*EXCERPT PROVIDED*.
== == ==

0:00
Hi, Andy Smith.
Today in a study of experimental research methods in psychology,
we're going to look at variables.
Now the dictionary defines a variable as an element that's liable to vary or
change, and in the experiment there are lots of things that change.
Some that we want to change, some that we don't want to change,
some that we have control over, and some that we don't have control over.
There are many variables, many things that can change in an experiment.
Now the first is the dependent measure.
That's what we are measuring, the dependent variable.
What we're measuring the experiment, what is observed, and in psychology that's
always behavior, and we don't know whether that's going to change or not.
That's the empirical question, will we see difference,
will we see change in that dependent variable, that behavior?
0:54
There's also the independent variable, and that's what we manipulate, so
we control that change as the experimenter.
We manipulate something in the experiment.
We want to see whether that produces change in the dependent variable
or behavior.
1:10
So what we're trying to do is to show that the dependent variable
behavior is a function of the independent variable.
We want to show in the experiment that the dependent variable
is controlled by the independent variable, and
that is the empirical question that we're asking, does this happen in an experiment?
1:43
They really can't be in the experimental, what they call confounded variables,
the third kind of variable, and confounded variables means that something that's
changing that we don't really want to change because it can mess up
the relationship we're trying to draw between the independent and the dependent
variable, and there are really three different kinds of ways this can happen.
The first is the third variable problem.
That's a variable that's confounded with the independent variable that we're trying
to manipulate.
There's a placebo-like effect, where an independent variable might
be producing effects that we don't really want to happen, placebo,
we can control for that, and then the third is mediating variables.
Maybe the independent variable that we're manipulating is not the one that's
controlling the dependent variable that we want to measure, but something in between,
that's causing that to happen.
We'll look at the examples of these three different kinds of confounding variables.
2:40
The first is the third variable problem, and that's the true confounded variable.
That is, we might have an experiment where, let's give an example,
like we manipulate plane violent video games, I'm making this up.

== == ==

*DATA*.
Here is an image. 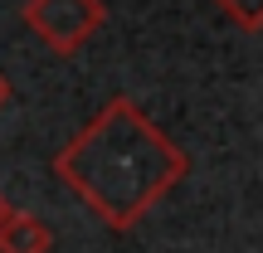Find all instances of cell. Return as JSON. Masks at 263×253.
Here are the masks:
<instances>
[{
	"label": "cell",
	"instance_id": "obj_4",
	"mask_svg": "<svg viewBox=\"0 0 263 253\" xmlns=\"http://www.w3.org/2000/svg\"><path fill=\"white\" fill-rule=\"evenodd\" d=\"M239 29H263V0H215Z\"/></svg>",
	"mask_w": 263,
	"mask_h": 253
},
{
	"label": "cell",
	"instance_id": "obj_3",
	"mask_svg": "<svg viewBox=\"0 0 263 253\" xmlns=\"http://www.w3.org/2000/svg\"><path fill=\"white\" fill-rule=\"evenodd\" d=\"M49 248H54V234H49V224L39 215H29V209H15L10 224L0 229V253H49Z\"/></svg>",
	"mask_w": 263,
	"mask_h": 253
},
{
	"label": "cell",
	"instance_id": "obj_5",
	"mask_svg": "<svg viewBox=\"0 0 263 253\" xmlns=\"http://www.w3.org/2000/svg\"><path fill=\"white\" fill-rule=\"evenodd\" d=\"M10 215H15V209H10V205H5V195H0V229L10 224Z\"/></svg>",
	"mask_w": 263,
	"mask_h": 253
},
{
	"label": "cell",
	"instance_id": "obj_2",
	"mask_svg": "<svg viewBox=\"0 0 263 253\" xmlns=\"http://www.w3.org/2000/svg\"><path fill=\"white\" fill-rule=\"evenodd\" d=\"M25 25L49 54H78L107 25L103 0H25Z\"/></svg>",
	"mask_w": 263,
	"mask_h": 253
},
{
	"label": "cell",
	"instance_id": "obj_1",
	"mask_svg": "<svg viewBox=\"0 0 263 253\" xmlns=\"http://www.w3.org/2000/svg\"><path fill=\"white\" fill-rule=\"evenodd\" d=\"M54 176L112 234H132L190 176V156L132 98H112L59 146Z\"/></svg>",
	"mask_w": 263,
	"mask_h": 253
},
{
	"label": "cell",
	"instance_id": "obj_6",
	"mask_svg": "<svg viewBox=\"0 0 263 253\" xmlns=\"http://www.w3.org/2000/svg\"><path fill=\"white\" fill-rule=\"evenodd\" d=\"M5 103H10V78L0 73V107H5Z\"/></svg>",
	"mask_w": 263,
	"mask_h": 253
}]
</instances>
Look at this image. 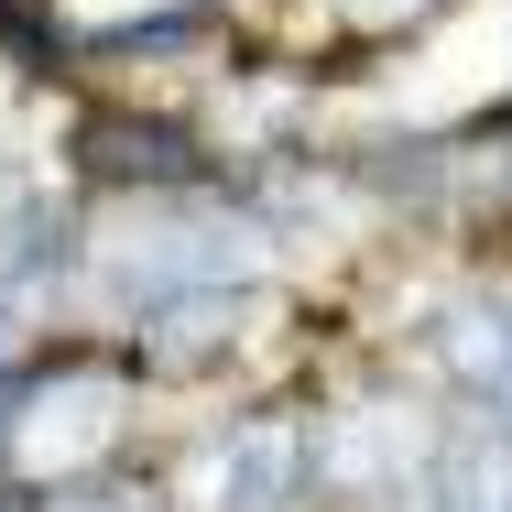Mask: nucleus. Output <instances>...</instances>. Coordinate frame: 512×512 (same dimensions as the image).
Segmentation results:
<instances>
[{
  "label": "nucleus",
  "instance_id": "f257e3e1",
  "mask_svg": "<svg viewBox=\"0 0 512 512\" xmlns=\"http://www.w3.org/2000/svg\"><path fill=\"white\" fill-rule=\"evenodd\" d=\"M295 469H306V436H295V425H251L240 447H218L207 512H284L295 502Z\"/></svg>",
  "mask_w": 512,
  "mask_h": 512
},
{
  "label": "nucleus",
  "instance_id": "f03ea898",
  "mask_svg": "<svg viewBox=\"0 0 512 512\" xmlns=\"http://www.w3.org/2000/svg\"><path fill=\"white\" fill-rule=\"evenodd\" d=\"M425 512H512V447H447V469H436V502Z\"/></svg>",
  "mask_w": 512,
  "mask_h": 512
}]
</instances>
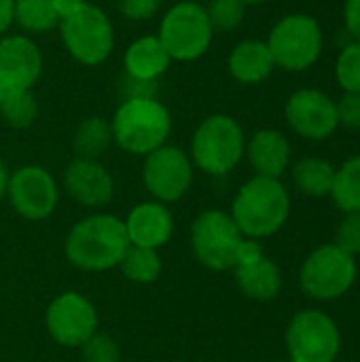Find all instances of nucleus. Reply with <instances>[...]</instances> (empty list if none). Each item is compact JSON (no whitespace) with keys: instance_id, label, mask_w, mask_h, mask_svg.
Listing matches in <instances>:
<instances>
[{"instance_id":"obj_33","label":"nucleus","mask_w":360,"mask_h":362,"mask_svg":"<svg viewBox=\"0 0 360 362\" xmlns=\"http://www.w3.org/2000/svg\"><path fill=\"white\" fill-rule=\"evenodd\" d=\"M161 6V0H119L121 13L132 21H146L151 19Z\"/></svg>"},{"instance_id":"obj_29","label":"nucleus","mask_w":360,"mask_h":362,"mask_svg":"<svg viewBox=\"0 0 360 362\" xmlns=\"http://www.w3.org/2000/svg\"><path fill=\"white\" fill-rule=\"evenodd\" d=\"M246 4L242 0H212L206 8L210 25L214 32H229L236 30L244 21Z\"/></svg>"},{"instance_id":"obj_10","label":"nucleus","mask_w":360,"mask_h":362,"mask_svg":"<svg viewBox=\"0 0 360 362\" xmlns=\"http://www.w3.org/2000/svg\"><path fill=\"white\" fill-rule=\"evenodd\" d=\"M286 350L293 362H335L342 350L337 322L320 310L297 312L286 327Z\"/></svg>"},{"instance_id":"obj_25","label":"nucleus","mask_w":360,"mask_h":362,"mask_svg":"<svg viewBox=\"0 0 360 362\" xmlns=\"http://www.w3.org/2000/svg\"><path fill=\"white\" fill-rule=\"evenodd\" d=\"M112 142L110 123L102 117H87L74 132V153L83 159H98Z\"/></svg>"},{"instance_id":"obj_19","label":"nucleus","mask_w":360,"mask_h":362,"mask_svg":"<svg viewBox=\"0 0 360 362\" xmlns=\"http://www.w3.org/2000/svg\"><path fill=\"white\" fill-rule=\"evenodd\" d=\"M291 142L278 129H259L246 142V157L257 176L280 178L291 165Z\"/></svg>"},{"instance_id":"obj_18","label":"nucleus","mask_w":360,"mask_h":362,"mask_svg":"<svg viewBox=\"0 0 360 362\" xmlns=\"http://www.w3.org/2000/svg\"><path fill=\"white\" fill-rule=\"evenodd\" d=\"M125 223V233L129 246L159 250L163 248L174 235V216L161 202H142L136 204Z\"/></svg>"},{"instance_id":"obj_3","label":"nucleus","mask_w":360,"mask_h":362,"mask_svg":"<svg viewBox=\"0 0 360 362\" xmlns=\"http://www.w3.org/2000/svg\"><path fill=\"white\" fill-rule=\"evenodd\" d=\"M110 129L112 142L121 151L146 157L168 142L172 117L155 95H129L115 110Z\"/></svg>"},{"instance_id":"obj_37","label":"nucleus","mask_w":360,"mask_h":362,"mask_svg":"<svg viewBox=\"0 0 360 362\" xmlns=\"http://www.w3.org/2000/svg\"><path fill=\"white\" fill-rule=\"evenodd\" d=\"M6 185H8V170H6L4 161L0 159V199L6 195Z\"/></svg>"},{"instance_id":"obj_31","label":"nucleus","mask_w":360,"mask_h":362,"mask_svg":"<svg viewBox=\"0 0 360 362\" xmlns=\"http://www.w3.org/2000/svg\"><path fill=\"white\" fill-rule=\"evenodd\" d=\"M335 246L352 257L360 255V212H350L344 216L335 233Z\"/></svg>"},{"instance_id":"obj_9","label":"nucleus","mask_w":360,"mask_h":362,"mask_svg":"<svg viewBox=\"0 0 360 362\" xmlns=\"http://www.w3.org/2000/svg\"><path fill=\"white\" fill-rule=\"evenodd\" d=\"M59 34L68 53L85 66L102 64L115 49L112 23L95 4L85 2L76 13L64 17Z\"/></svg>"},{"instance_id":"obj_16","label":"nucleus","mask_w":360,"mask_h":362,"mask_svg":"<svg viewBox=\"0 0 360 362\" xmlns=\"http://www.w3.org/2000/svg\"><path fill=\"white\" fill-rule=\"evenodd\" d=\"M64 187L85 208H104L115 195L112 174L98 159L76 157L64 170Z\"/></svg>"},{"instance_id":"obj_6","label":"nucleus","mask_w":360,"mask_h":362,"mask_svg":"<svg viewBox=\"0 0 360 362\" xmlns=\"http://www.w3.org/2000/svg\"><path fill=\"white\" fill-rule=\"evenodd\" d=\"M246 238L229 212L204 210L191 225V248L195 259L210 272H229L240 259Z\"/></svg>"},{"instance_id":"obj_38","label":"nucleus","mask_w":360,"mask_h":362,"mask_svg":"<svg viewBox=\"0 0 360 362\" xmlns=\"http://www.w3.org/2000/svg\"><path fill=\"white\" fill-rule=\"evenodd\" d=\"M246 6H250V4H261V2H265V0H242Z\"/></svg>"},{"instance_id":"obj_11","label":"nucleus","mask_w":360,"mask_h":362,"mask_svg":"<svg viewBox=\"0 0 360 362\" xmlns=\"http://www.w3.org/2000/svg\"><path fill=\"white\" fill-rule=\"evenodd\" d=\"M142 182L155 202L174 204L182 199L193 185V161L180 146L163 144L146 155Z\"/></svg>"},{"instance_id":"obj_17","label":"nucleus","mask_w":360,"mask_h":362,"mask_svg":"<svg viewBox=\"0 0 360 362\" xmlns=\"http://www.w3.org/2000/svg\"><path fill=\"white\" fill-rule=\"evenodd\" d=\"M42 72V53L28 36L13 34L0 40V85L32 89Z\"/></svg>"},{"instance_id":"obj_15","label":"nucleus","mask_w":360,"mask_h":362,"mask_svg":"<svg viewBox=\"0 0 360 362\" xmlns=\"http://www.w3.org/2000/svg\"><path fill=\"white\" fill-rule=\"evenodd\" d=\"M233 276L240 293L261 303L274 301L284 286L282 269L278 267V263L263 252L257 240H248V238L240 250V259L233 267Z\"/></svg>"},{"instance_id":"obj_21","label":"nucleus","mask_w":360,"mask_h":362,"mask_svg":"<svg viewBox=\"0 0 360 362\" xmlns=\"http://www.w3.org/2000/svg\"><path fill=\"white\" fill-rule=\"evenodd\" d=\"M170 62L172 59L157 36H142L134 40L123 57L127 76L138 83H153L168 70Z\"/></svg>"},{"instance_id":"obj_34","label":"nucleus","mask_w":360,"mask_h":362,"mask_svg":"<svg viewBox=\"0 0 360 362\" xmlns=\"http://www.w3.org/2000/svg\"><path fill=\"white\" fill-rule=\"evenodd\" d=\"M344 23L348 34L360 42V0H346L344 4Z\"/></svg>"},{"instance_id":"obj_32","label":"nucleus","mask_w":360,"mask_h":362,"mask_svg":"<svg viewBox=\"0 0 360 362\" xmlns=\"http://www.w3.org/2000/svg\"><path fill=\"white\" fill-rule=\"evenodd\" d=\"M337 121L346 129H360V93H344L337 102Z\"/></svg>"},{"instance_id":"obj_23","label":"nucleus","mask_w":360,"mask_h":362,"mask_svg":"<svg viewBox=\"0 0 360 362\" xmlns=\"http://www.w3.org/2000/svg\"><path fill=\"white\" fill-rule=\"evenodd\" d=\"M0 117L15 129L30 127L38 117V102L32 89L0 85Z\"/></svg>"},{"instance_id":"obj_8","label":"nucleus","mask_w":360,"mask_h":362,"mask_svg":"<svg viewBox=\"0 0 360 362\" xmlns=\"http://www.w3.org/2000/svg\"><path fill=\"white\" fill-rule=\"evenodd\" d=\"M214 30L208 13L197 2H178L161 19L157 38L168 51L170 59L193 62L202 57L212 42Z\"/></svg>"},{"instance_id":"obj_4","label":"nucleus","mask_w":360,"mask_h":362,"mask_svg":"<svg viewBox=\"0 0 360 362\" xmlns=\"http://www.w3.org/2000/svg\"><path fill=\"white\" fill-rule=\"evenodd\" d=\"M246 153V136L242 125L229 115H212L204 119L191 138L193 168L208 176H227Z\"/></svg>"},{"instance_id":"obj_28","label":"nucleus","mask_w":360,"mask_h":362,"mask_svg":"<svg viewBox=\"0 0 360 362\" xmlns=\"http://www.w3.org/2000/svg\"><path fill=\"white\" fill-rule=\"evenodd\" d=\"M335 76L344 93H360V42L354 40L342 49L335 64Z\"/></svg>"},{"instance_id":"obj_13","label":"nucleus","mask_w":360,"mask_h":362,"mask_svg":"<svg viewBox=\"0 0 360 362\" xmlns=\"http://www.w3.org/2000/svg\"><path fill=\"white\" fill-rule=\"evenodd\" d=\"M6 197L21 218L45 221L59 204V189L49 170L40 165H23L8 174Z\"/></svg>"},{"instance_id":"obj_30","label":"nucleus","mask_w":360,"mask_h":362,"mask_svg":"<svg viewBox=\"0 0 360 362\" xmlns=\"http://www.w3.org/2000/svg\"><path fill=\"white\" fill-rule=\"evenodd\" d=\"M81 350L85 362H121L119 344L106 333H93L81 346Z\"/></svg>"},{"instance_id":"obj_36","label":"nucleus","mask_w":360,"mask_h":362,"mask_svg":"<svg viewBox=\"0 0 360 362\" xmlns=\"http://www.w3.org/2000/svg\"><path fill=\"white\" fill-rule=\"evenodd\" d=\"M83 4H85V0H53V8H55L59 21H62L64 17L76 13Z\"/></svg>"},{"instance_id":"obj_24","label":"nucleus","mask_w":360,"mask_h":362,"mask_svg":"<svg viewBox=\"0 0 360 362\" xmlns=\"http://www.w3.org/2000/svg\"><path fill=\"white\" fill-rule=\"evenodd\" d=\"M329 197L344 214L360 212V155L335 168V180Z\"/></svg>"},{"instance_id":"obj_2","label":"nucleus","mask_w":360,"mask_h":362,"mask_svg":"<svg viewBox=\"0 0 360 362\" xmlns=\"http://www.w3.org/2000/svg\"><path fill=\"white\" fill-rule=\"evenodd\" d=\"M229 214L244 238L259 242L276 235L286 225L291 195L280 178L255 176L240 187Z\"/></svg>"},{"instance_id":"obj_27","label":"nucleus","mask_w":360,"mask_h":362,"mask_svg":"<svg viewBox=\"0 0 360 362\" xmlns=\"http://www.w3.org/2000/svg\"><path fill=\"white\" fill-rule=\"evenodd\" d=\"M15 21L25 32L45 34L59 25L53 0H15Z\"/></svg>"},{"instance_id":"obj_12","label":"nucleus","mask_w":360,"mask_h":362,"mask_svg":"<svg viewBox=\"0 0 360 362\" xmlns=\"http://www.w3.org/2000/svg\"><path fill=\"white\" fill-rule=\"evenodd\" d=\"M98 325L100 318L95 305L76 291L57 295L45 312L47 333L64 348H81L93 333H98Z\"/></svg>"},{"instance_id":"obj_35","label":"nucleus","mask_w":360,"mask_h":362,"mask_svg":"<svg viewBox=\"0 0 360 362\" xmlns=\"http://www.w3.org/2000/svg\"><path fill=\"white\" fill-rule=\"evenodd\" d=\"M15 21V0H0V34Z\"/></svg>"},{"instance_id":"obj_5","label":"nucleus","mask_w":360,"mask_h":362,"mask_svg":"<svg viewBox=\"0 0 360 362\" xmlns=\"http://www.w3.org/2000/svg\"><path fill=\"white\" fill-rule=\"evenodd\" d=\"M276 68L289 72L310 70L323 53L325 36L320 23L306 13H291L282 17L267 36Z\"/></svg>"},{"instance_id":"obj_14","label":"nucleus","mask_w":360,"mask_h":362,"mask_svg":"<svg viewBox=\"0 0 360 362\" xmlns=\"http://www.w3.org/2000/svg\"><path fill=\"white\" fill-rule=\"evenodd\" d=\"M284 117L289 127L306 140H327L337 127V106L331 95L320 89H297L291 93L284 106Z\"/></svg>"},{"instance_id":"obj_39","label":"nucleus","mask_w":360,"mask_h":362,"mask_svg":"<svg viewBox=\"0 0 360 362\" xmlns=\"http://www.w3.org/2000/svg\"><path fill=\"white\" fill-rule=\"evenodd\" d=\"M286 362H293V361H286Z\"/></svg>"},{"instance_id":"obj_22","label":"nucleus","mask_w":360,"mask_h":362,"mask_svg":"<svg viewBox=\"0 0 360 362\" xmlns=\"http://www.w3.org/2000/svg\"><path fill=\"white\" fill-rule=\"evenodd\" d=\"M295 189L306 197H329L335 180V168L323 157H303L291 172Z\"/></svg>"},{"instance_id":"obj_7","label":"nucleus","mask_w":360,"mask_h":362,"mask_svg":"<svg viewBox=\"0 0 360 362\" xmlns=\"http://www.w3.org/2000/svg\"><path fill=\"white\" fill-rule=\"evenodd\" d=\"M356 276L354 257L335 244H325L306 257L299 269V286L310 299L337 301L354 286Z\"/></svg>"},{"instance_id":"obj_1","label":"nucleus","mask_w":360,"mask_h":362,"mask_svg":"<svg viewBox=\"0 0 360 362\" xmlns=\"http://www.w3.org/2000/svg\"><path fill=\"white\" fill-rule=\"evenodd\" d=\"M129 248L125 223L115 214H89L72 225L64 242V255L81 272H108L119 267Z\"/></svg>"},{"instance_id":"obj_26","label":"nucleus","mask_w":360,"mask_h":362,"mask_svg":"<svg viewBox=\"0 0 360 362\" xmlns=\"http://www.w3.org/2000/svg\"><path fill=\"white\" fill-rule=\"evenodd\" d=\"M119 269L134 284H153L159 280L163 272V263H161L159 250L129 246L125 257L119 263Z\"/></svg>"},{"instance_id":"obj_20","label":"nucleus","mask_w":360,"mask_h":362,"mask_svg":"<svg viewBox=\"0 0 360 362\" xmlns=\"http://www.w3.org/2000/svg\"><path fill=\"white\" fill-rule=\"evenodd\" d=\"M229 72L242 85H259L272 76L276 64L265 40H242L229 55Z\"/></svg>"}]
</instances>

== == ==

*WHAT IS ASKED*.
A. According to the lecture on experimental variables, what is the dependent variable always in psychology?
B. Carry on the lecture on experimental variables from the point where it stops.
Nothing here depends on the material.

*ANSWERS BY TASK*.
A. Behavior.

B.
That's an independent variable.
Playing video games.
So that's when we manipulate that.
We have kids that play violent video games, and the kids who do not play video
games, and we measure aggressive behavior on the playground.
That's a dependent measure, and we find
a causal effect between the independent variable and the dependent variable.
The more the kids play violent video games, the more they engage
in aggressive behavior, touching of other people, on the playground during recess.
3:29
So we have a causal relationship that we have between playing violent
video games and aggressive behavior, at least we think we do.
But, what in fact, there's a third variable that
actually controls both of these variables?
Like, for example, a personality variable which might be how willing are you to take
risk, and you might argue that personality risk taking
actually will produce the tendency to play violent video games, but
also aggressive behavior on the playground.
So, there's a third variable that's confounded with
the experiment that really produces the change that we see, but
not a change that we want to necessarily, because they're correlated,
not a change that we necessarily want to draw a conclusion about.
4:39
You think of placebos when you think of taking drugs.
I have a drug that I think cures headaches, I give the drug to one group,
I don't give the drug to another group,
the people that took the drug have reduced headaches.
Then I say, okay, my drug works, but the problem is,
research simply shows that intervening in anyway will produce change.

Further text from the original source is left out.